Чтение онлайн

ЖАНРЫ

Без наставника
Шрифт:

Бывают дни, когда не удается преодолеть свое отчаяние. Болтовня, лень, глупость, несправедливость, злость, безразличие, чванство, интриги. С обеих сторон. И собственная неполноценность. Старался на каждом уроке химии показывать фильмы. Чтобы сидеть в темноте и молчать. Не отвечать на вопросы, не задавать вопросов. Просто сидеть в темноте, с закрытыми глазами, и слушать, как медленно журчит время… Может быть, тогда бы не приходил каждый день домой такой усталый. Может быть, тогда не только часовня и лаборатория были бы единственным домом. Может быть. Но Курафейского надо вытащить. Шанко и сам справится. Гукке уже не спасешь. Даже если поставить ему тройку по химии.

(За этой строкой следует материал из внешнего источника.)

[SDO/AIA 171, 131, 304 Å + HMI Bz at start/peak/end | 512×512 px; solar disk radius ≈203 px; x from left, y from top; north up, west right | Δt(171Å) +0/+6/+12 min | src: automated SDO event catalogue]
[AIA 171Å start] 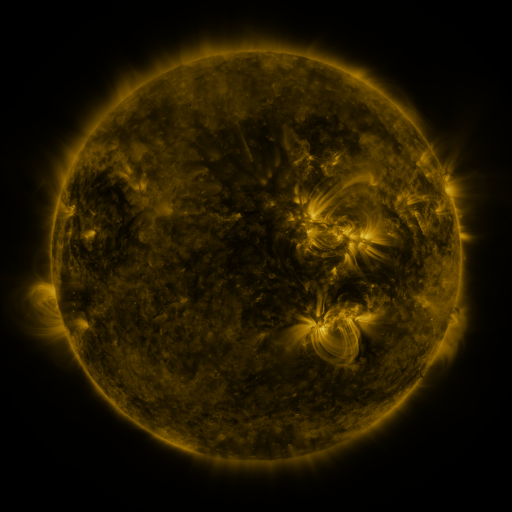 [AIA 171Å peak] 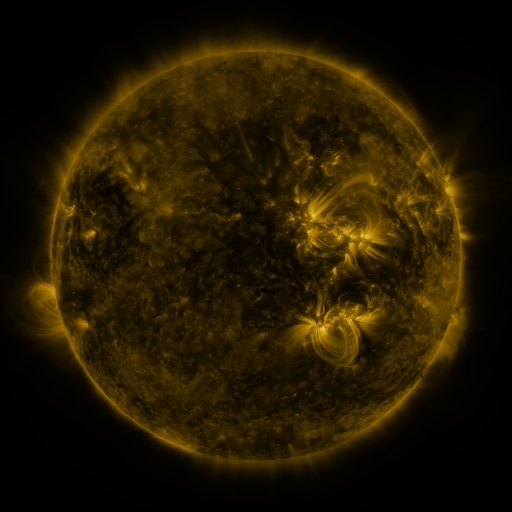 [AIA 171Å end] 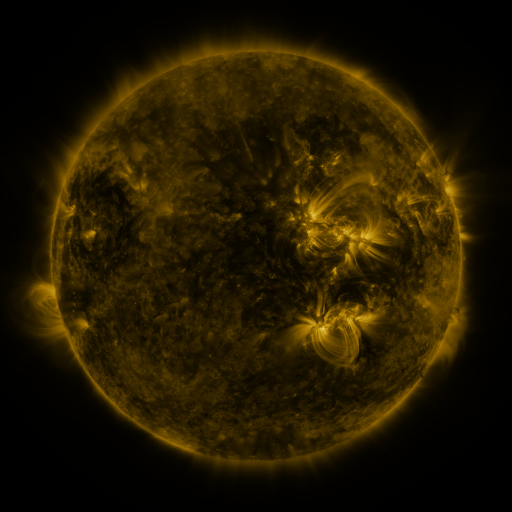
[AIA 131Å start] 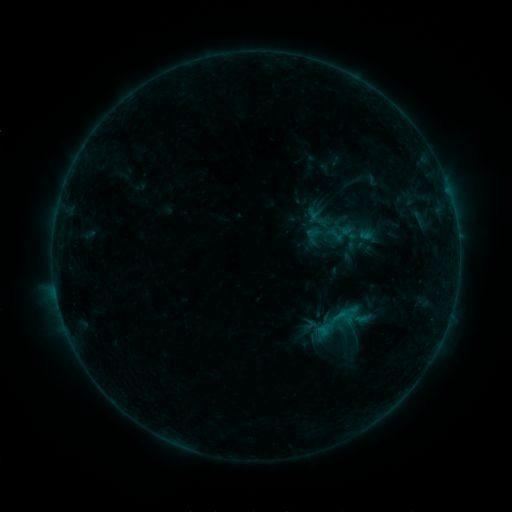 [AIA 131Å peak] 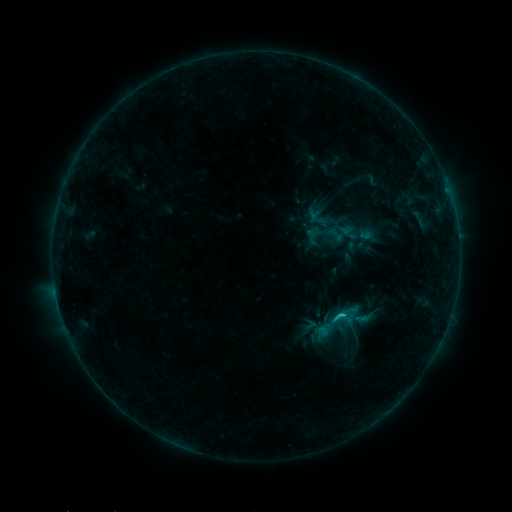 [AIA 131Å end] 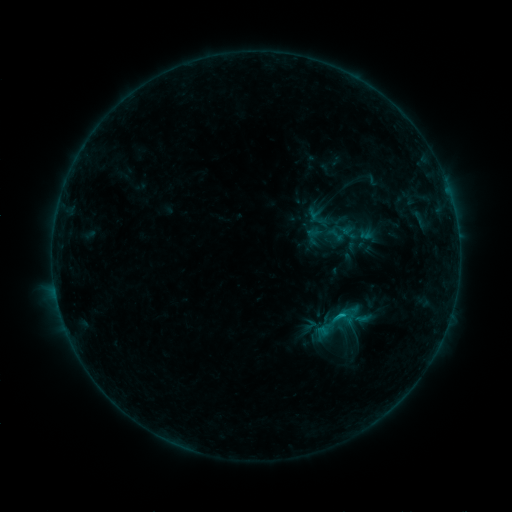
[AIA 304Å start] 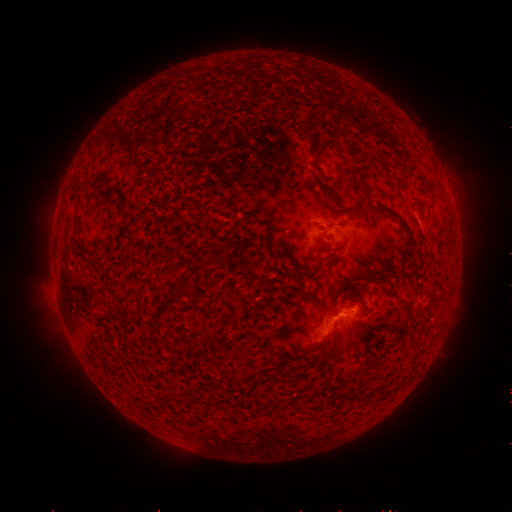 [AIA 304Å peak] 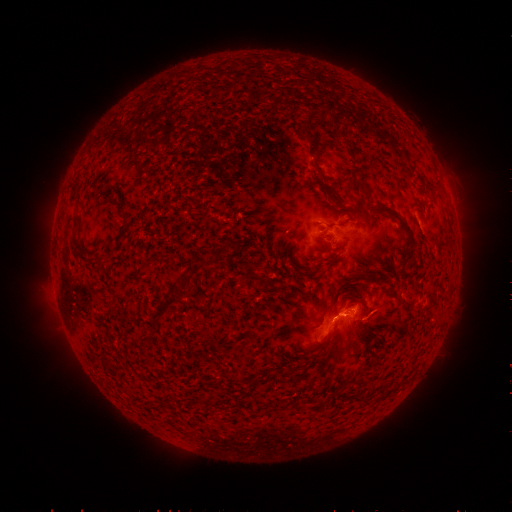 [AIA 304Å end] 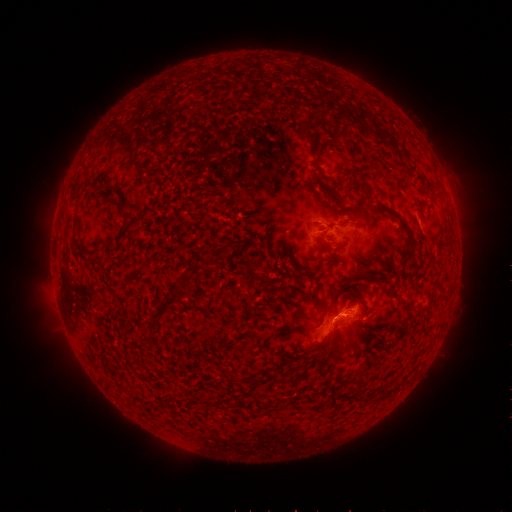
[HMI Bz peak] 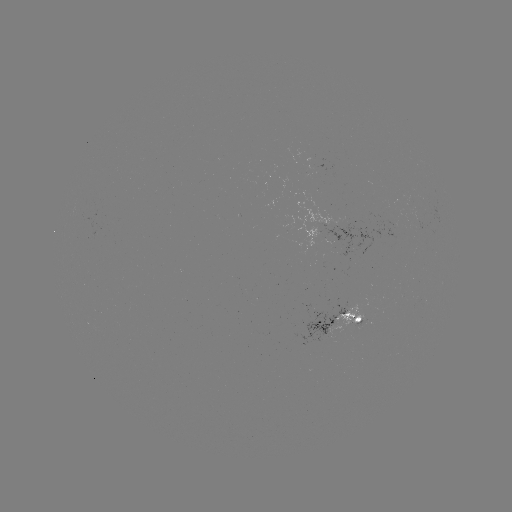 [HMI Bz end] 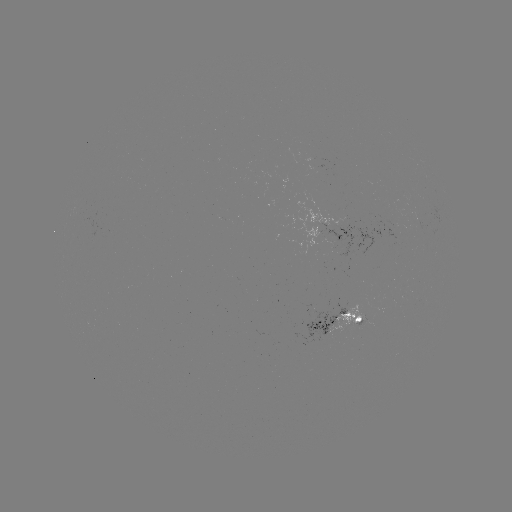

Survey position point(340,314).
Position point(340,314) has B8.3 flare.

И все же надо поставить ему эту тройку, аттестат тогда не будет выглядеть так безнадежно, но Курафейского необходимо вытащить. Было бы несправедливо, если бы Курафейский не дошел до финиша. Те, кого нам доверили, должны как можно меньше сталкиваться с несправедливостью.

— Включи свет, Курафейский!

— Есть еще вопросы, Нусбаум?

— Какую часть собственных потребностей Федеративная республика покрывает с помощью этих скважин?

— Примерно тридцать процентов. Важнейшие залежи находятся… Затемин?

— Недалеко от Ганновера, в Шлезвиг-Гольштейне и на Эмсе.

— Еще вопросы? Тогда уберите аппарат, Петри и Муль. В следующий вторник некоторых из вас, у кого отметка колеблется, мне придется как следует погонять. Темы: уголь, нефть, бензин. Встаньте! До свидания!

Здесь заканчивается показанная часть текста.